Most people who do this do indeed use their daily drivers. Most people can't afford to own a second $30,000 vehicle they can take out only on the weekends.

> I think the main purpose is [...] not to remove options from people.

And I quote: "Google had long distinguished itself from other companies for committing to the development of a true robot car without a steering wheel or pedals."

http://www.businessinsider.com/waymo-ceo-john-krafcik-self-d...

1 comments

So you want to limit my freedom of owning a car without a steering wheel so that you can protect your freedom of owning one with a steering wheel? That doesn’t make much sense to me. Just because one company makes a better mouse trap doesn’t mean that everyone is subjected to only buying the new mouse trap. Welcome to free market capitalism.
That’s the thing about removing controls: if they are there, you don’t have to use them. If they aren’t there, you can’t ever use them.

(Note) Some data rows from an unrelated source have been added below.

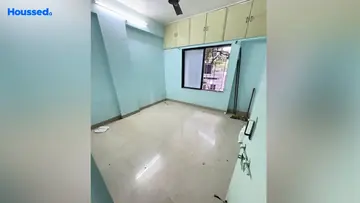 Project Image of 2 BHK Flat for Resale in Vaibhav Laxmi Apartment Dhayari, Pune - Image 161620
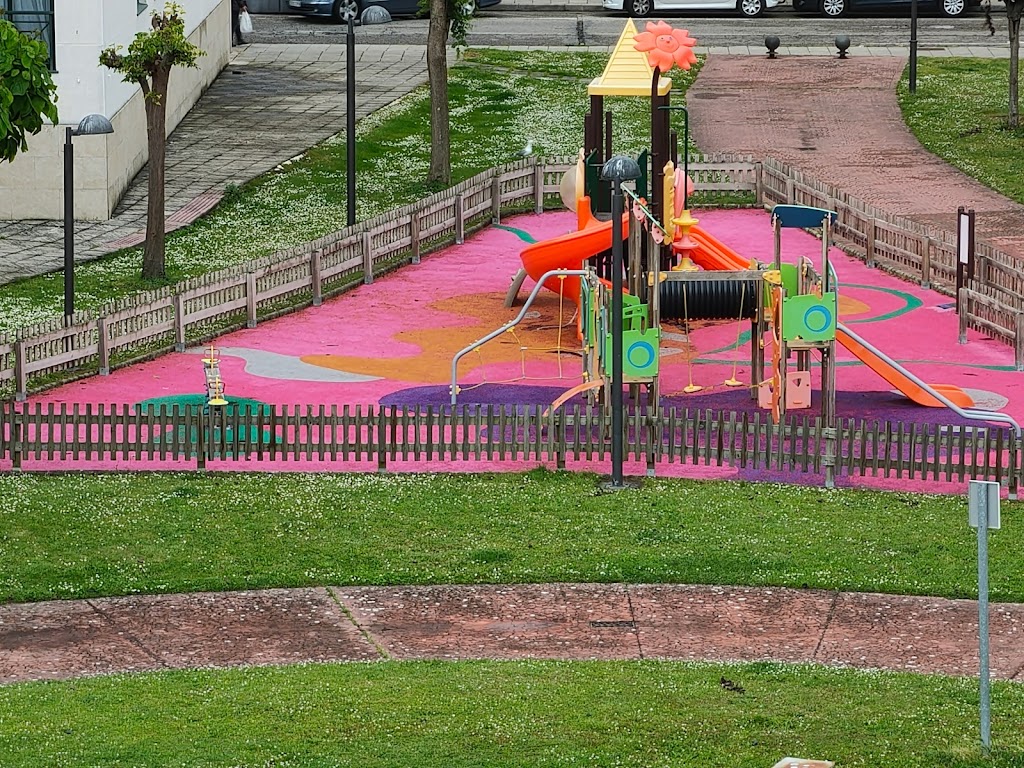 Parque Infantil Os Tendais - Foto 1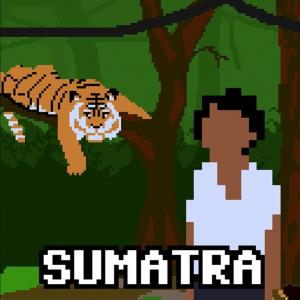 Okładka - Sumatra: Fate of Yandi 
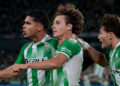 Spanish league - الدوري الإسباني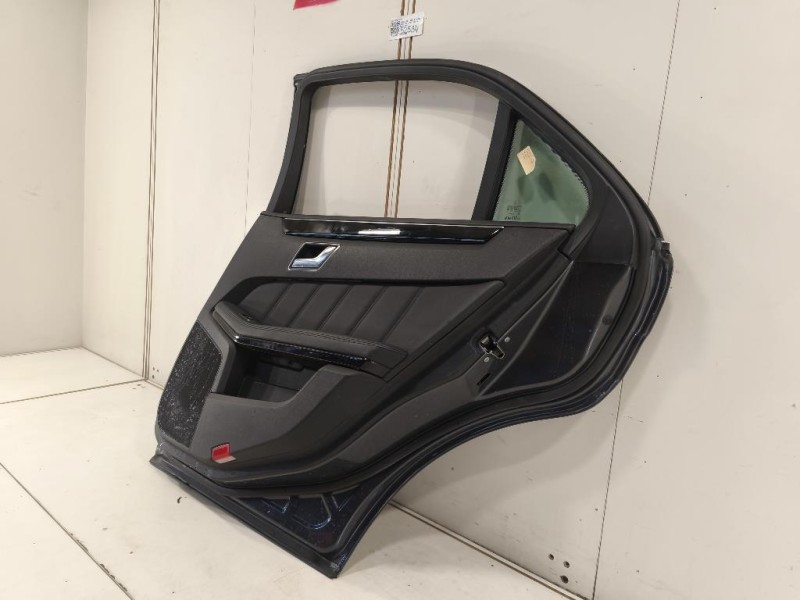 Porta POST DX A2127300205 Mercedes Classe E W212 2009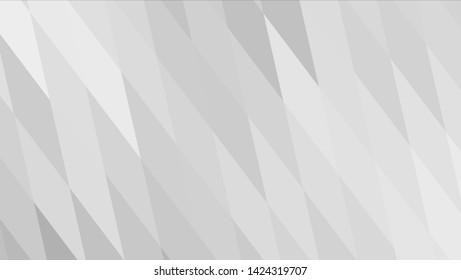 Geometric design. Colorful gradient mosaic background. Geometric triangle, mosaic, abstract background. Mosaic, one-color background. Mosaic texture. The effect of stained glass. EPS 10 Vector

The US hasn’t been purely free market since, well, ever. What’s to stop car companies from buying legislation to force people into subscription based vehicles? They already force the use of dealers for buying cars...

It’s still legal to drive horse and buggies on roads, even though it is 10x more dangerous for the people driving them. Why haven’t they forced us into stopping horse and buggies? Should someone have forced cars to not be invented because they didn’t have horses and if there aren’t horses, you can’t add horses later? I’ve heard horse and buggies are a lot of fun to ride over riverbeds too, after all.